- WHAT YOU ARE ASKED TO DO
Write out the material exactly, leaving every picture behind.

Excerpts from a spatial dataset
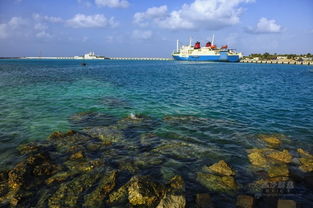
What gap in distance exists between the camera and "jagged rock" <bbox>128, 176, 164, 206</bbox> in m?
5.91

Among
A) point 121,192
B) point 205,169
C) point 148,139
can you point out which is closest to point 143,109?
point 148,139

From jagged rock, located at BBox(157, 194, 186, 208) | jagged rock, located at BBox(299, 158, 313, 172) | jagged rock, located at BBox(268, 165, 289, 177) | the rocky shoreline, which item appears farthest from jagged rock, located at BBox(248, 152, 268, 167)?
jagged rock, located at BBox(157, 194, 186, 208)

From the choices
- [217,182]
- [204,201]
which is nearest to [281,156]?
[217,182]

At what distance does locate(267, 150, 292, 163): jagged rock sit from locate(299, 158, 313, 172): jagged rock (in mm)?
450

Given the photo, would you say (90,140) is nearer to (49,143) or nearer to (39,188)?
(49,143)

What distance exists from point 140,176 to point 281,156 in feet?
20.7

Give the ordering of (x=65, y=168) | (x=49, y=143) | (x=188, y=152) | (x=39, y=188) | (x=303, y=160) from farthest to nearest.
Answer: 1. (x=49, y=143)
2. (x=188, y=152)
3. (x=303, y=160)
4. (x=65, y=168)
5. (x=39, y=188)

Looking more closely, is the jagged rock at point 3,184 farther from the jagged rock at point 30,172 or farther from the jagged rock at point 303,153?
the jagged rock at point 303,153

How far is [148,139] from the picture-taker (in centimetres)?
1081

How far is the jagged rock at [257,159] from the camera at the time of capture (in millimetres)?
8352

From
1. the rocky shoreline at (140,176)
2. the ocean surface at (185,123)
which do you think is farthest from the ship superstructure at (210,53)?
the rocky shoreline at (140,176)

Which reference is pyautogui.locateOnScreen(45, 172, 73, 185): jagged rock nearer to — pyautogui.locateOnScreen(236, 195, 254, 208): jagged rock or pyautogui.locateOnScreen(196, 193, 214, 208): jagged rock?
pyautogui.locateOnScreen(196, 193, 214, 208): jagged rock

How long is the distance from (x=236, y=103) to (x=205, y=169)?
Result: 533 inches

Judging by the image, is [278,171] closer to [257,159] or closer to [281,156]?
[257,159]
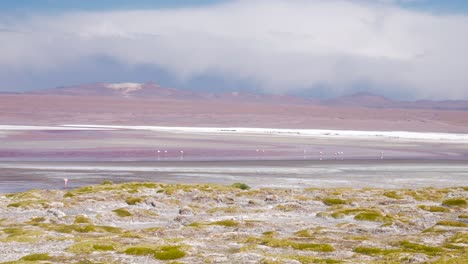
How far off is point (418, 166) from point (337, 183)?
60.6ft

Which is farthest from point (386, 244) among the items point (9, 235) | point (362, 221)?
point (9, 235)

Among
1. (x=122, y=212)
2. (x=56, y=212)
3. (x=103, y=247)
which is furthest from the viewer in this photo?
(x=122, y=212)

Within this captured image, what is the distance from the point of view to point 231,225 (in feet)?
95.5

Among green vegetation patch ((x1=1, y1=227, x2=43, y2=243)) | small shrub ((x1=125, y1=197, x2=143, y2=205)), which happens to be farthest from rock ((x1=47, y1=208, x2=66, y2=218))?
small shrub ((x1=125, y1=197, x2=143, y2=205))

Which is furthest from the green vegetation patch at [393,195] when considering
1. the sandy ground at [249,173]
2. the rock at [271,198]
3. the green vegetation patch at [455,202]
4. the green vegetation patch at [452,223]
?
the green vegetation patch at [452,223]

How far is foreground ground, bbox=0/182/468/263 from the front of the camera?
71.2 ft

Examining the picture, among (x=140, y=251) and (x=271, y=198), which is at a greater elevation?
(x=271, y=198)

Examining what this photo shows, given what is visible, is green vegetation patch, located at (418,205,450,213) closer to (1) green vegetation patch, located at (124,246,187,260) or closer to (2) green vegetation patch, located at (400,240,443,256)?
(2) green vegetation patch, located at (400,240,443,256)

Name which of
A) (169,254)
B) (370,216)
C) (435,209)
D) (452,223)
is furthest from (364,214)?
(169,254)

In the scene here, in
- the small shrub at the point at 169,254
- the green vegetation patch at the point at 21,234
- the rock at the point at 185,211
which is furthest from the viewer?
the rock at the point at 185,211

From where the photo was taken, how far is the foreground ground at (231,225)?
71.2 feet

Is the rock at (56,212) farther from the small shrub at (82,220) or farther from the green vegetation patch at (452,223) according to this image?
the green vegetation patch at (452,223)

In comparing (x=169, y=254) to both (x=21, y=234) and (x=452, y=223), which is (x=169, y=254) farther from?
(x=452, y=223)

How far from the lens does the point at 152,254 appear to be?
70.9 ft
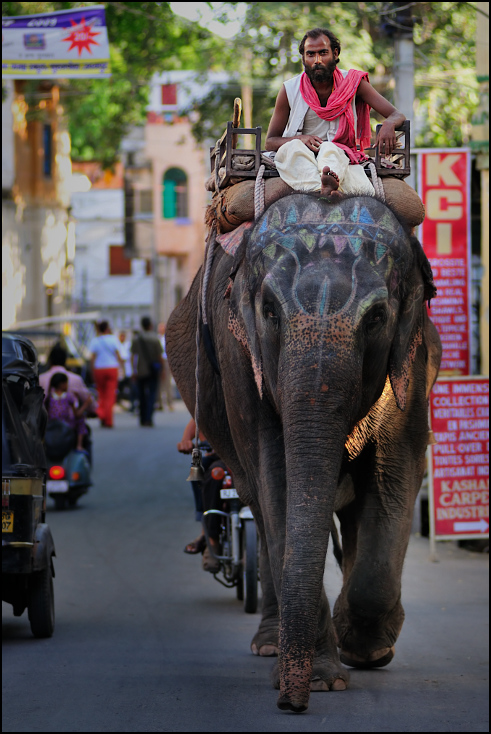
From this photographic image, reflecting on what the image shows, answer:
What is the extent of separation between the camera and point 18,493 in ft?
22.5

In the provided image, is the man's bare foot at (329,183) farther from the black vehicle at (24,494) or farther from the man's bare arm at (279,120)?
the black vehicle at (24,494)

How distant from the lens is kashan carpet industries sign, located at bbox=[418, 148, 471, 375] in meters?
10.1

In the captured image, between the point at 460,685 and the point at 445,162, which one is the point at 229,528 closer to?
the point at 460,685

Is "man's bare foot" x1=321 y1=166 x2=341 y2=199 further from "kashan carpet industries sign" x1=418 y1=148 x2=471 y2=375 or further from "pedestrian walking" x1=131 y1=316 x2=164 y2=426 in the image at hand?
"pedestrian walking" x1=131 y1=316 x2=164 y2=426

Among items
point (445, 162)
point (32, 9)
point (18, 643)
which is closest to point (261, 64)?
point (32, 9)

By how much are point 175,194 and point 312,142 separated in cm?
4481

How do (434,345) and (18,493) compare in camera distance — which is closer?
(434,345)

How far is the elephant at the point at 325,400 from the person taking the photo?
14.3 ft

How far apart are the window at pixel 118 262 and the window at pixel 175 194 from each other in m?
10.5

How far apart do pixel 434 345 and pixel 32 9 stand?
1651 cm

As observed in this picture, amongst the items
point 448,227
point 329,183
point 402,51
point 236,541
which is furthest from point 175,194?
point 329,183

- COMPLETE RESPONSE
What gap in distance exists between the camera and "jagged rock" <bbox>128, 176, 164, 206</bbox> in m?
5.91

Among
A) point 121,192
B) point 205,169
C) point 148,139
can you point out which is closest to point 143,109?
point 148,139

From jagged rock, located at BBox(157, 194, 186, 208) | jagged rock, located at BBox(299, 158, 313, 172) | jagged rock, located at BBox(268, 165, 289, 177) | the rocky shoreline, which item appears farthest from jagged rock, located at BBox(248, 152, 268, 167)?
jagged rock, located at BBox(157, 194, 186, 208)

From the choices
- [217,182]
- [204,201]
which is nearest to [281,156]?
[217,182]

At what distance does locate(267, 150, 292, 163): jagged rock sit from locate(299, 158, 313, 172): jagged rock (in mm)?
450

Given the photo, would you say (90,140) is nearer to (49,143) or nearer to (39,188)?
(49,143)

What distance exists from point 140,176 to point 281,156 in feet?
20.7

Give the ordering of (x=65, y=168) | (x=49, y=143) | (x=188, y=152) | (x=39, y=188) | (x=303, y=160) from farthest to nearest.
Answer: 1. (x=49, y=143)
2. (x=188, y=152)
3. (x=303, y=160)
4. (x=65, y=168)
5. (x=39, y=188)

Looking more closely, is the jagged rock at point 3,184 farther from the jagged rock at point 30,172 or farther from the jagged rock at point 303,153?
the jagged rock at point 303,153

How far is [148,139] from the picture-taker (in centimetres)?
1081

How far is the jagged rock at [257,159] from the camera at the time of capture (in millimetres)?
8352

From
1. the rocky shoreline at (140,176)
2. the ocean surface at (185,123)
which do you think is farthest from the ship superstructure at (210,53)?
the rocky shoreline at (140,176)

Which reference is pyautogui.locateOnScreen(45, 172, 73, 185): jagged rock nearer to — pyautogui.locateOnScreen(236, 195, 254, 208): jagged rock or pyautogui.locateOnScreen(196, 193, 214, 208): jagged rock?
pyautogui.locateOnScreen(196, 193, 214, 208): jagged rock

How long is the distance from (x=236, y=103) to (x=205, y=169)?
Result: 533 inches

Judging by the image, is [278,171] closer to [257,159] or closer to [281,156]?
[257,159]
How far off is point (418, 166) from point (337, 183)?
60.6ft

Which is farthest from point (386, 244) among the items point (9, 235) | point (362, 221)?
point (9, 235)

Among
1. (x=122, y=212)
2. (x=56, y=212)
3. (x=103, y=247)
which is furthest from the viewer in this photo?
(x=122, y=212)

Within this captured image, what is the distance from the point of view to point 231,225 (in feet)?
95.5

Among green vegetation patch ((x1=1, y1=227, x2=43, y2=243)) | small shrub ((x1=125, y1=197, x2=143, y2=205)), which happens to be farthest from rock ((x1=47, y1=208, x2=66, y2=218))?
small shrub ((x1=125, y1=197, x2=143, y2=205))

Which is furthest from the green vegetation patch at [393,195] when considering
1. the sandy ground at [249,173]
2. the rock at [271,198]
3. the green vegetation patch at [455,202]
4. the green vegetation patch at [452,223]
?
the green vegetation patch at [452,223]

How far is foreground ground, bbox=0/182/468/263 from the front of the camera?
71.2 ft

Examining the picture, among (x=140, y=251) and (x=271, y=198), which is at a greater elevation?
(x=271, y=198)

Examining what this photo shows, given what is visible, is green vegetation patch, located at (418,205,450,213) closer to (1) green vegetation patch, located at (124,246,187,260) or closer to (2) green vegetation patch, located at (400,240,443,256)?
(2) green vegetation patch, located at (400,240,443,256)

Name which of
A) (169,254)
B) (370,216)
C) (435,209)
D) (452,223)
is furthest from (364,214)?
(169,254)

In the scene here, in
- the small shrub at the point at 169,254
- the green vegetation patch at the point at 21,234
- the rock at the point at 185,211
which is furthest from the viewer?
the rock at the point at 185,211

From where the photo was taken, how far is the foreground ground at (231,225)?
71.2 feet

Is the rock at (56,212) farther from the small shrub at (82,220) or farther from the green vegetation patch at (452,223) according to this image?
the green vegetation patch at (452,223)

In comparing (x=169, y=254) to both (x=21, y=234) and (x=452, y=223), which is (x=169, y=254) farther from?
(x=452, y=223)

How far from the lens does the point at 152,254 appear to be?
70.9 ft
From this photographic image, reflecting on what the image shows, answer:
What is the extent of separation between the camera and point 18,493 in ft?
22.5

In the provided image, is the man's bare foot at (329,183) farther from the black vehicle at (24,494) or farther from the man's bare arm at (279,120)?
the black vehicle at (24,494)

How distant from the lens is kashan carpet industries sign, located at bbox=[418, 148, 471, 375] in meters?
10.1

In the captured image, between the point at 460,685 and the point at 445,162, which one is the point at 229,528 closer to?
the point at 460,685

Is "man's bare foot" x1=321 y1=166 x2=341 y2=199 further from "kashan carpet industries sign" x1=418 y1=148 x2=471 y2=375 or further from "pedestrian walking" x1=131 y1=316 x2=164 y2=426 in the image at hand?
"pedestrian walking" x1=131 y1=316 x2=164 y2=426

Among items
point (445, 162)
point (32, 9)
point (18, 643)
which is closest to point (261, 64)?
point (32, 9)

By how much are point 175,194 and point 312,142 separated in cm?
4481

How do (434,345) and (18,493) compare in camera distance — which is closer?
(434,345)

How far is the elephant at the point at 325,400 from the person taking the photo?
14.3 ft

How far apart are the window at pixel 118 262 and the window at pixel 175 194 from each other in m?
10.5

How far apart do pixel 434 345 and pixel 32 9 stand?
1651 cm

As observed in this picture, amongst the items
point 448,227
point 329,183
point 402,51
point 236,541
which is furthest from point 175,194?
point 329,183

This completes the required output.